[[ RECORD EXTRACTS open ]]

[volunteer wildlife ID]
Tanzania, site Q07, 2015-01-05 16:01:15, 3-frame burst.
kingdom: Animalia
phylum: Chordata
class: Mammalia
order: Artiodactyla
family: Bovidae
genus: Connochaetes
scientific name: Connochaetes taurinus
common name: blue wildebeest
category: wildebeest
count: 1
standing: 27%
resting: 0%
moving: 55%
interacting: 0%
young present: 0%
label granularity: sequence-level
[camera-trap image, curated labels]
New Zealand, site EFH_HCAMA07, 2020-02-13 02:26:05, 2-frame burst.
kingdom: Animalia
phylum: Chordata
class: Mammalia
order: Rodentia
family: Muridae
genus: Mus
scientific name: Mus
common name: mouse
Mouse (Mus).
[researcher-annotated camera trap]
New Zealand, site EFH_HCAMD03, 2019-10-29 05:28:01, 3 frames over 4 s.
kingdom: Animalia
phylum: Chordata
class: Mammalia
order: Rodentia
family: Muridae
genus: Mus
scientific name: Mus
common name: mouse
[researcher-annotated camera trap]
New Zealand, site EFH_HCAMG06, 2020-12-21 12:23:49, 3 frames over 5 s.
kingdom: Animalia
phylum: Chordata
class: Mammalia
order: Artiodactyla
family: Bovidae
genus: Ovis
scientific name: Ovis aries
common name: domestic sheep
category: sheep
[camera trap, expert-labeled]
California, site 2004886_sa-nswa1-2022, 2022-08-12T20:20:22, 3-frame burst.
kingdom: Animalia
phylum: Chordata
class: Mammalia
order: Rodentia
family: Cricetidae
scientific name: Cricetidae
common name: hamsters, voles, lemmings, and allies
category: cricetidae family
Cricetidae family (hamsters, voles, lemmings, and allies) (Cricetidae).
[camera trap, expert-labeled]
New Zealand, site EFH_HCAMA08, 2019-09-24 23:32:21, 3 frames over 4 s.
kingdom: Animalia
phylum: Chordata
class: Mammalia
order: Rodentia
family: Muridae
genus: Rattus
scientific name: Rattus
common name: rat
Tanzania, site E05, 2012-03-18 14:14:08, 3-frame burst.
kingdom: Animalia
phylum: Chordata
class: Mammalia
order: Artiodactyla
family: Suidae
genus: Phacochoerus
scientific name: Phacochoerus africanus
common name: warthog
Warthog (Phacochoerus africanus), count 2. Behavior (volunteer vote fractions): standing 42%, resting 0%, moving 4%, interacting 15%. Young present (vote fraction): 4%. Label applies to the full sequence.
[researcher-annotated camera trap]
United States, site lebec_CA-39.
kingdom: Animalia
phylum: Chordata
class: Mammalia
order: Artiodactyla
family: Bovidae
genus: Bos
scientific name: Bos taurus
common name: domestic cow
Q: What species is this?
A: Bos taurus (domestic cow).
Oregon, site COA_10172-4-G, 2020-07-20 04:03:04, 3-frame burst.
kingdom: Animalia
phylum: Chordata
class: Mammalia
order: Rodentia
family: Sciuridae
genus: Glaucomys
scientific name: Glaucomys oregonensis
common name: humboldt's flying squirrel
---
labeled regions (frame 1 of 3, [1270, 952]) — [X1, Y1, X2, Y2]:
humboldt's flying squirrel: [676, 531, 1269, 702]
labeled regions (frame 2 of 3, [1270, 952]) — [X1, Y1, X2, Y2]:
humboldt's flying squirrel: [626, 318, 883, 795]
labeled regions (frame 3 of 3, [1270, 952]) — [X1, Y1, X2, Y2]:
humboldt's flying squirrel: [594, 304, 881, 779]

[[ RECORD EXTRACTS closed ]]

- [WORK ORDER] Quote exactly the first line of the data and every line after it through the one holding "common name: blue wildebeest".

- [ANSWER TO THIS TASK]
[volunteer wildlife ID]
Tanzania, site Q07, 2015-01-05 16:01:15, 3-frame burst.
kingdom: Animalia
phylum: Chordata
class: Mammalia
order: Artiodactyla
family: Bovidae
genus: Connochaetes
scientific name: Connochaetes taurinus
common name: blue wildebeest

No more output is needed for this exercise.